▶ Excerpted passage:
In more recent years, waves of immigration — Jamaicans in the 1950s, then Pakistanis, Indians and other Asians in the 1960s — have reshaped the country’s demographics. Christianity, prevalent in Henry’s day, is professed by less than half the population. The loss of an empire and the rise of a complex, interconnected global economy has rekindled the notion that, in times of flux, the English define themselves by their opposition to a bigger outside power — the papacy in the 16th century; the European Union in the 21st.

This go-it-alone theme suffused Winston Churchill’s speeches during World War II as Hitler’s armies spread across Europe to the Continent’s coastline. “We shall never surrender,” Churchill declared in 1940, albeit with the caveat that Britain would fight on until “the New World, with all its power and might, steps forth to the rescue and the liberation of the old.”

Today’s political leaders can barely resist the Churchillian mantra. Facing hostile questioning from a television audience on Sunday, a rattled Prime Minister David Cameron pointed out that “at my office I sit two yards from” where Churchill “resolved to fight on against Hitler.”

Churchill did not wish to be alone, Cameron said. “But he didn’t quit,” the prime minister added. “He didn’t quit on democracy, he didn’t quit on freedom. We want to fight for those things today.”

It was also Churchill, who, in 1930, foreshadowed one of the Brexiteers’ arguments in an oft-quoted article in the Saturday Evening Post.

“We see nothing but good and hope in a richer, freer, more contented European commonalty,” he said. “But we have our own dream and our own task. We are with Europe, but not of it. We are linked, but not comprised. We are interested and associated, but not absorbed.”

David Starkey, a Cambridge historian critical of the European Union, has drawn a direct parallel with the modern battle for the nation’s soul.

“England’s semidetached relationship with continental Europe is neither new nor an aberration,” he wrote in 2012. “Instead, it is deeply rooted in the political development of the past 500 years.”

The 16th-century debate “was couched in strikingly ‘modern’ terms,” Starkey wrote, with Henry’s opponents arguing the case for papal authority “like a contemporary europhile,” maintaining that England was “subordinate to the laws and values of a Pan-European Christendom.”

▶ Dataset:
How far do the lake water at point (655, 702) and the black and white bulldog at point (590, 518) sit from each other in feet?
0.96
* * *
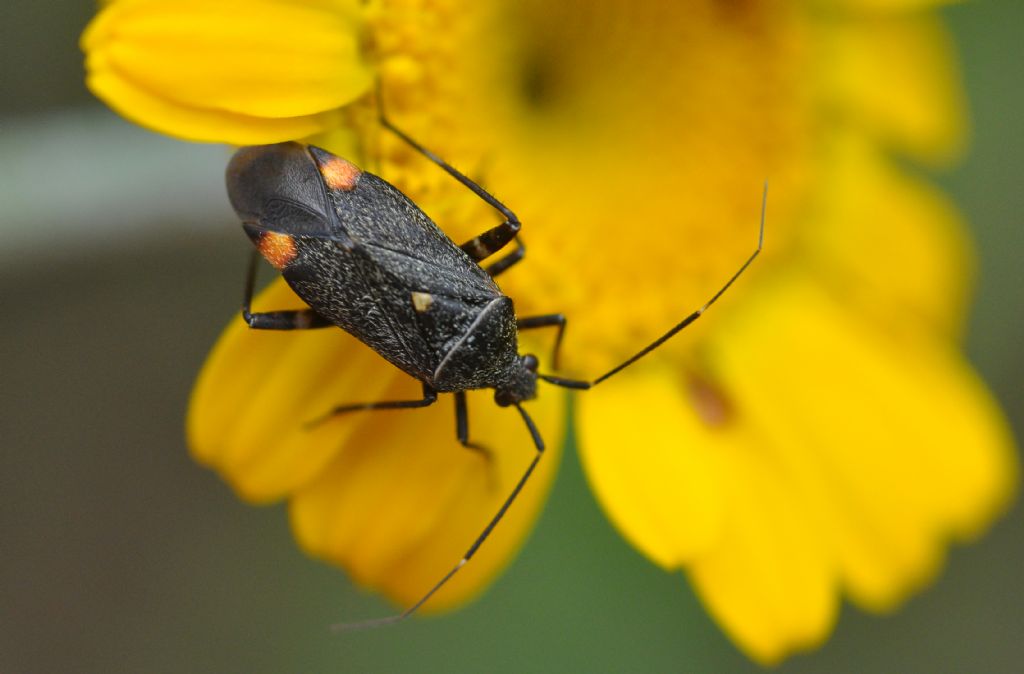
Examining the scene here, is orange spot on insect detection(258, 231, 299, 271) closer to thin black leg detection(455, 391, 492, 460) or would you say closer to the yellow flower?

▶ Task instructions:
**a)** From the passage on England's relationship with Europe, copy the stretch from "Churchill did not" through "Saturday Evening Post.".
**b)** Which immigrant groups does the passage on England's relationship with Europe name as having reshaped the country's demographics?
**c)** According to the passage on England's relationship with Europe, in which publication did Churchill's 1930 article appear?

▶ Problem solutions:
**a)**
Churchill did not wish to be alone, Cameron said. “But he didn’t quit,” the prime minister added. “He didn’t quit on democracy, he didn’t quit on freedom. We want to fight for those things today.”

It was also Churchill, who, in 1930, foreshadowed one of the Brexiteers’ arguments in an oft-quoted article in the Saturday Evening Post.

**b)** Jamaicans, Pakistanis, Indians, other Asians

**c)** The Saturday Evening Post.